READING PASSAGE
Closed wagner-rebello closed 3 years ago
OK, there are 2 issues here, the client has never taken any action if the broker doesn't respond to its ping request if the connection status is connected, it doesn't disconnect for example. However, just because no one has asked for this thus far it doesn't mean we can't do this, I can add a setting to to keep alive processing that will disconnect if pings are not responded to, that way users can select the behaviour they want.
The second issue, as in why your callbacks are called when you turn your devices on etc. is nothing to do with the client. The client uses the Dart runtime to interface to the network stack, if the runtime says a socket is connected then the client assumes it is, when the runtime says a socket is disconnected then again it takes appropriate action dependant on user settings. If you want to know why/how the Dart runtime decides these things then I suggest you bring this up with the Dart Google guys.
Using wireshark and filtering for TCP i can see that TCP retransmission keep happening until the device is turned on when the connection is reseted. A setting to disconnect if keep alive don't respond would be cool to solve that problem.
Yes, I'll update the client to allow the user to select whether a broker failing to respond to a ping will cause a disconnect or not and chose the time period they want to wait.
Client updated to add the ping request response fail functionality, package re published at version 9.4.0.
See the API docs and the example mqtt_server_client_keep_alive_disconnect.dart for usage.
Now at 9.4.2
When the connection is lost with the new keepalive disconnection option the MQTT status correctly enter into disconnected but the socket stay opened waiting for a RST packet from server.

DATA EXTRACTS
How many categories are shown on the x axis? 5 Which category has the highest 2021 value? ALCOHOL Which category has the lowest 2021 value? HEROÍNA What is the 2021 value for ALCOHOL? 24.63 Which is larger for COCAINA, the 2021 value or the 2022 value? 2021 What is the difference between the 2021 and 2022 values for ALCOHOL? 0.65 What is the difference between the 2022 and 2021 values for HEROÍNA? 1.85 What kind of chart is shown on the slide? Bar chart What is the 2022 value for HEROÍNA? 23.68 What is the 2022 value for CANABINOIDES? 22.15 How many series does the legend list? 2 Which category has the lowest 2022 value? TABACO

==

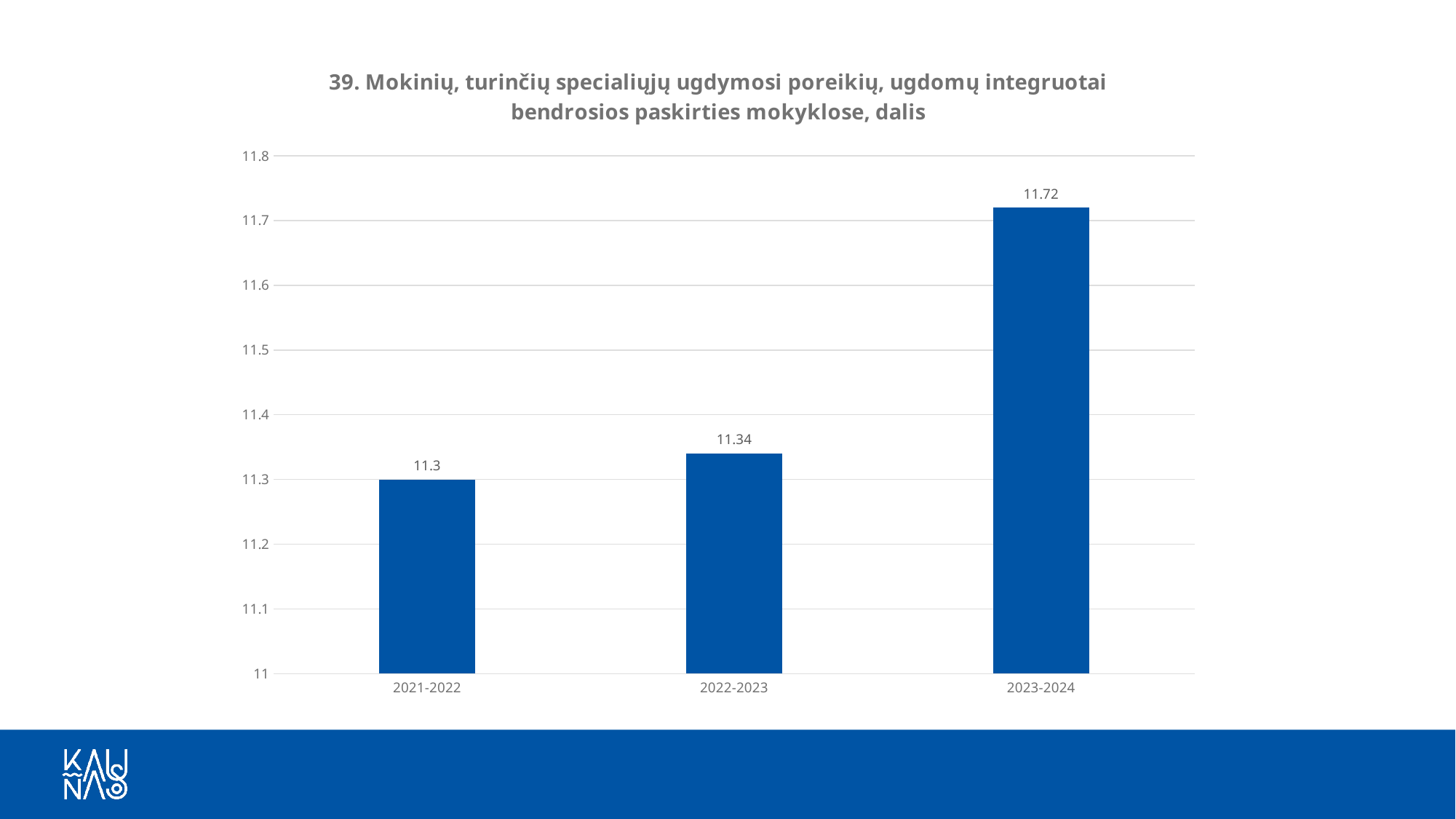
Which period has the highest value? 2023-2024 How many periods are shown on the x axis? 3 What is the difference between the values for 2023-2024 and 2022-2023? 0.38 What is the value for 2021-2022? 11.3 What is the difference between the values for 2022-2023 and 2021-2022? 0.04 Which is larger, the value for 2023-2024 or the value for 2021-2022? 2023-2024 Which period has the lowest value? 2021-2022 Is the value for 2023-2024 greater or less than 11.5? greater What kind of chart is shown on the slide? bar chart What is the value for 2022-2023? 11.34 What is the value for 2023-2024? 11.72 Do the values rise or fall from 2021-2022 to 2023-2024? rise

WHAT YOU NEED TO DO
[1] From the thread about the MQTT client's keep-alive behavior, list everything a reader is referred to, either for how to use the new option or for further questions.
[2] Go on with the thread about the MQTT client's keep-alive behavior, starting after its final comment.

RESPONSES BY TASK
[1]
- The API docs
- The example mqtt_server_client_keep_alive_disconnect.dart
- The Dart Google guys

[2]
Sometimes this leaves to a state that a new connection replaces the variable "client" in file \connectionhandling\mqtt_client_mqtt_connection_base.dart
leaving the old socket in a unknown state and closing the new created connection with RST packet from the old sock.
This sometimes put the connection in a loop where it creates a new connection overwrite the old client reference with a new reference, receive a RST or FIN from the old connection closes the new and go on.
I think that it's better to close the TCP socket when the keep alive fails with the option "enabled".
After some diggin' I found out that this chunk of code connectionhandling\server\mqtt_client_synchronous_mqtt_server_connection_handler.dart
Is leaving lost references to the old TCP socks, when the new connection is created the "MqttServerConnection" inheritances creates new references, if old socks listeners capture data (Like RST or FIN) the data is then redirected to the new object references.
The old socks stays de-referenced and got FIN (or RST because of TCP Retransmission) by the server by the lack of keep alive (or TCP Retransmission), the old listener put the state of connection in disconnected, my code call the connection method again that de-reference the actual connection and go on...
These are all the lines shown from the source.